* [WHAT YOU WILL DO] Please copy the rows below from the line that has "The image here shows out of" through the last row, replacing "metres" with "meters" and changing nothing else.
BEGIN
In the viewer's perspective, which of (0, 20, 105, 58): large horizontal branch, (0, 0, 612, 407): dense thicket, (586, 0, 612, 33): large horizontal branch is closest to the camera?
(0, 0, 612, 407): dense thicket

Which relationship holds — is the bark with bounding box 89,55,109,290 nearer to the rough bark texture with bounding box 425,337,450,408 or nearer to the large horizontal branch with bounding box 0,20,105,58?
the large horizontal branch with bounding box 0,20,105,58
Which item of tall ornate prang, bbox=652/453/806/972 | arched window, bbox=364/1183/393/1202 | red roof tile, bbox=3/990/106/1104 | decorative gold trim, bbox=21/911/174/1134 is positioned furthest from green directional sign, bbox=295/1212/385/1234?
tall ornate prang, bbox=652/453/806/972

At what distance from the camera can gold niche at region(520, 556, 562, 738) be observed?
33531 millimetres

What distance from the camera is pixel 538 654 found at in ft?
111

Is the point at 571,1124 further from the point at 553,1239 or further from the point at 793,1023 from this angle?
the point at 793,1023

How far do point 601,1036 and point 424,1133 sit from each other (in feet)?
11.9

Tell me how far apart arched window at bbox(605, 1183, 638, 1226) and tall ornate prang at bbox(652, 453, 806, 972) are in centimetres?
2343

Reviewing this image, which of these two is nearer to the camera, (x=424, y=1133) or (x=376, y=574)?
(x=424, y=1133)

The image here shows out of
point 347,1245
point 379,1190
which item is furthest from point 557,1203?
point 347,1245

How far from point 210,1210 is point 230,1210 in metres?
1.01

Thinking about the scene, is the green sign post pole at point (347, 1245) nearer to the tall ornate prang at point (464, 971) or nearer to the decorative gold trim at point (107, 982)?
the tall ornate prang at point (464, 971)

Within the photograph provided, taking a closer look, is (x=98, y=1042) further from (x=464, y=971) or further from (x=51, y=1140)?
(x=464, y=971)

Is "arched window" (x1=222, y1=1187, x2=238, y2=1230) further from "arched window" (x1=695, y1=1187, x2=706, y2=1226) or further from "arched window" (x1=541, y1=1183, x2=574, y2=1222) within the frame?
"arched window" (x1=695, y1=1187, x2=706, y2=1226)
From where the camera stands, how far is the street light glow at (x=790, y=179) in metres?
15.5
END
* [FINISHED ANSWER]
The image here shows out of
point 347,1245
point 379,1190
which item is furthest from point 557,1203?
point 347,1245

How far from point 210,1210 is point 230,1210 in meters?
1.01

Thinking about the scene, is the green sign post pole at point (347, 1245) nearer to the tall ornate prang at point (464, 971) or nearer to the decorative gold trim at point (107, 982)?
the tall ornate prang at point (464, 971)

Within the photograph provided, taking a closer look, is (x=98, y=1042) further from (x=464, y=971) or further from (x=51, y=1140)?
(x=464, y=971)

Is "arched window" (x1=222, y1=1187, x2=238, y2=1230) further from "arched window" (x1=695, y1=1187, x2=706, y2=1226) or further from "arched window" (x1=541, y1=1183, x2=574, y2=1222) within the frame?
"arched window" (x1=695, y1=1187, x2=706, y2=1226)
From where the camera stands, how far is the street light glow at (x=790, y=179) in meters?
15.5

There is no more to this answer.